[Spatial question entries]
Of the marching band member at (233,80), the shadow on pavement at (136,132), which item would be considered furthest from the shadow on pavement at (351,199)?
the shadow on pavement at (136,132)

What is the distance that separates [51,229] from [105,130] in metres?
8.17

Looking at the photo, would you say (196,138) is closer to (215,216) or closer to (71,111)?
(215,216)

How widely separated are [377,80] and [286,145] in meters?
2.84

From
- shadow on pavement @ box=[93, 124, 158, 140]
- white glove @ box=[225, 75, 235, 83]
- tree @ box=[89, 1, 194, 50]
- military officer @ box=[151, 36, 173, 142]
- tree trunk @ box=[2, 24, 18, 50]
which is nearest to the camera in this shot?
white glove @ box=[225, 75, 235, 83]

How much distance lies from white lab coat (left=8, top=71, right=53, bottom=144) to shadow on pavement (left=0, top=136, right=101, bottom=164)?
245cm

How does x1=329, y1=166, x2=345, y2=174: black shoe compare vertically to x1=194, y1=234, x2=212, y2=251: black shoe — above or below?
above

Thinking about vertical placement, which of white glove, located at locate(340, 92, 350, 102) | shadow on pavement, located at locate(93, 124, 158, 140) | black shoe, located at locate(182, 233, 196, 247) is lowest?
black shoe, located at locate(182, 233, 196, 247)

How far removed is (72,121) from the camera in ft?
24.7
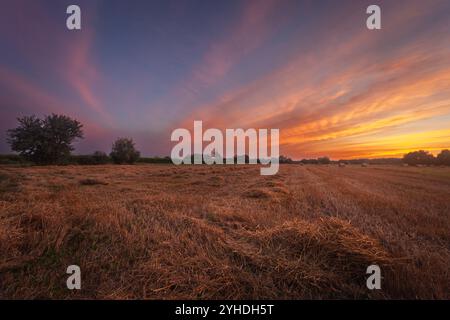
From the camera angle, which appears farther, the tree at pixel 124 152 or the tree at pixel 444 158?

• _Task statement_: Arrange the lines from the one containing "Thinking about vertical" through the end of the entries, both included, as a JSON list of strings, one string per line. Skip blank lines and leave the pictures out.

• _Task solution_:
[
  "Thinking about vertical placement, which of white glove, located at locate(340, 92, 350, 102) | shadow on pavement, located at locate(93, 124, 158, 140) | black shoe, located at locate(182, 233, 196, 247) is lowest?",
  "black shoe, located at locate(182, 233, 196, 247)",
  "How far removed is (72,121) from the camera in ft?",
  "24.7",
  "From the camera angle, which appears farther, the tree at pixel 124 152 or the tree at pixel 444 158?"
]